Rewrite the lines from the one containing "Ordering by distance" through the one containing "Answer: the rocky", replacing every "nearest" with "closest" and leaving everything else as it is.

[Exercise input]

═══

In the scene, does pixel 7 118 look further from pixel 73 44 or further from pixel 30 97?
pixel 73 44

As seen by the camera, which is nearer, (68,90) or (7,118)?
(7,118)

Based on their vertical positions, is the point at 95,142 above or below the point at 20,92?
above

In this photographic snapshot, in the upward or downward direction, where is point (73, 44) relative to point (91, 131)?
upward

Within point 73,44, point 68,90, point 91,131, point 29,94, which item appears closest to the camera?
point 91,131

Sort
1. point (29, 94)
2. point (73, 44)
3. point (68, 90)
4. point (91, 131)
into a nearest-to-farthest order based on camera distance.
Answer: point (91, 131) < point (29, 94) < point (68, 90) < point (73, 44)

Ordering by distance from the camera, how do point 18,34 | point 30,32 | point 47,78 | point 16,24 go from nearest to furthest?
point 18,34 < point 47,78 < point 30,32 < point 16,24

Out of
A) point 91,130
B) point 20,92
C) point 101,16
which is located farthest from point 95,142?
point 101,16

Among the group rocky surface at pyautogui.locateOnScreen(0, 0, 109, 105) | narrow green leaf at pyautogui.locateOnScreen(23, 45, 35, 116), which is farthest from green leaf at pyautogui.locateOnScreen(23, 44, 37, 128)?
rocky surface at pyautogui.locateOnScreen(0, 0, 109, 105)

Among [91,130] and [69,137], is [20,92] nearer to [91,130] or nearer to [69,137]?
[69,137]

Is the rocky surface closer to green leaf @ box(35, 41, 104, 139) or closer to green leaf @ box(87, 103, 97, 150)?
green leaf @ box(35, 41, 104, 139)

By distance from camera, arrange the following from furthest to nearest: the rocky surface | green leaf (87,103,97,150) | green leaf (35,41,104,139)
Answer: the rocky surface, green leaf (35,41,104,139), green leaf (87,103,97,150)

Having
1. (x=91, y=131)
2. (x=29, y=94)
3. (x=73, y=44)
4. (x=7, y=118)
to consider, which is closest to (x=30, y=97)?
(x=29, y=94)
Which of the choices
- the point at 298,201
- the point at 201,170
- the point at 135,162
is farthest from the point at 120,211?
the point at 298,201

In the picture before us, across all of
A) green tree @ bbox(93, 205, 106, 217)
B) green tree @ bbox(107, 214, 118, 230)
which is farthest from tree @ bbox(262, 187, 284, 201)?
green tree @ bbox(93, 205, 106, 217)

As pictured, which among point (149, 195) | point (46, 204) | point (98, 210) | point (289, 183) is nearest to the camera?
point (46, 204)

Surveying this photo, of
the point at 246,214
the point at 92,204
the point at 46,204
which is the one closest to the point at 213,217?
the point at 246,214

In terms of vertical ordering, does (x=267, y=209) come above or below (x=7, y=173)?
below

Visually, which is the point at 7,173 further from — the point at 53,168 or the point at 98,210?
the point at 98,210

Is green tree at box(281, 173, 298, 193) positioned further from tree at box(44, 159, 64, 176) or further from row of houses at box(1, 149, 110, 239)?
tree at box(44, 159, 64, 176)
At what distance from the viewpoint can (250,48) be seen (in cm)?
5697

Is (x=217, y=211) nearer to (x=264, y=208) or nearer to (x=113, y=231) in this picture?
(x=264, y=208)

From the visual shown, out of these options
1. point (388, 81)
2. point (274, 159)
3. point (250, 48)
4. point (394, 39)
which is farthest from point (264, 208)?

═══

[Exercise answer]
Ordering by distance from the camera, how do point 18,34 | point 30,32 | point 47,78 | point 16,24 go from closest to furthest?
point 18,34 < point 47,78 < point 30,32 < point 16,24

Out of
A) point 91,130
B) point 20,92
C) point 101,16
which is located farthest from point 95,142?
point 101,16

Among the group rocky surface at pyautogui.locateOnScreen(0, 0, 109, 105) | narrow green leaf at pyautogui.locateOnScreen(23, 45, 35, 116), which is farthest from green leaf at pyautogui.locateOnScreen(23, 44, 37, 128)?
rocky surface at pyautogui.locateOnScreen(0, 0, 109, 105)

Among [91,130] and [69,137], is [20,92] nearer to [91,130] or nearer to [69,137]?
[69,137]

Is the rocky surface closer to green leaf @ box(35, 41, 104, 139) or closer to green leaf @ box(87, 103, 97, 150)?
green leaf @ box(35, 41, 104, 139)

By distance from camera, arrange the following from furthest to closest: the rocky surface | green leaf (87,103,97,150) | green leaf (35,41,104,139)
Answer: the rocky surface, green leaf (35,41,104,139), green leaf (87,103,97,150)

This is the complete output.